Apple needs no pathway to profit - it is profitable as a hardware company. They need software only as a selling point for their hardware. Releasing MacOS X compatible with standard non-brand PC's would undermine their hardware sales - and it would be a pathway to ginormous losses like they had in 1997 and 1998, when they allowed cloning. They are profitable since then precisely because Jobs killed clones. Do you seriously believe he did it only to reintroduce Mac cloning ten years later?

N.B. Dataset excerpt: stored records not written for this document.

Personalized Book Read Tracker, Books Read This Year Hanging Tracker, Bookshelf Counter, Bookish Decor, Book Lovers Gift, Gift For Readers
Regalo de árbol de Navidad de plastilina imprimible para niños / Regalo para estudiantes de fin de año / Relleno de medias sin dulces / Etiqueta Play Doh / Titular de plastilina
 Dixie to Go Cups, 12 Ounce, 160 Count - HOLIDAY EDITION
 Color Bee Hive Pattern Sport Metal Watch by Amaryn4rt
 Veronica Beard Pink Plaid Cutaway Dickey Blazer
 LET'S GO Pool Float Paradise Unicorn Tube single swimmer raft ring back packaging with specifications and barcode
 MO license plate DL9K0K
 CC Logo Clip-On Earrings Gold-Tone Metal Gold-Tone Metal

Apple is also a company used to having their software run on a pre-determined combination of hardware and software. I suspect these dev kits are no exception. Even if it somehow leaks out, I highly doubt it will work on any 'ol wintel PC simply due to a lack of drivers.
www.lonseidman.com
Without those apps, OS X-x86-Lite would likely suffer the same fate as those who "tried" RedHat only to reinstall their orginal Windows because it wouldn't do anything for them.
This is a boring sig
Although there is a MacOSX developer-version that will run on a particular Macintosh "P.C.," it may not run on your regular vanilla P.C.
But what's worse is that it might run on vanilla P.C., but badly. I can see it now: punks downloading Mac OSX "for free" and having it either crash, or have Quartz disabled, or otherwise run funky. Then the fallout on many a P.C. site/blog will be all about how OSX is crap and can't run well on a Dell.
In short, this could turn out to be bad publicity, if there is such a thing.
Yes, when a convicted monopolist bundles software as a tactict to further consolidate their hold on an industry, it is called "anticompetitive".
If you aren't a monopoly, you can bundle 'till the cows come home.
I do remember BeOS R5 PE. I installed it on my PowerComputing 150. The problem with their business model wasn't that they gave away a version for free. I think the problem was that there weren't a lot of compelling applications available for BeOS. It was way cool. It did real multitasking-- that was the big 'gee-whiz' for me.
This situation with Apple is different. They've already achieved a critical mass of applications for MacOS X. If people were to install a free version, they'd recognize the credibility of the OS in day-to-day use. BeOS just didn't get over that hurdle.
Seth
$5 / month hosted VPS on linux = awesome!
Now, of course, MACs are quite good, but back in the day their hardware was always screwing up for seemingly random reasons. It made a lot of people curse Apple to the ends of the Earth.
So, if you try this as a company, make sure your product doesn't suck.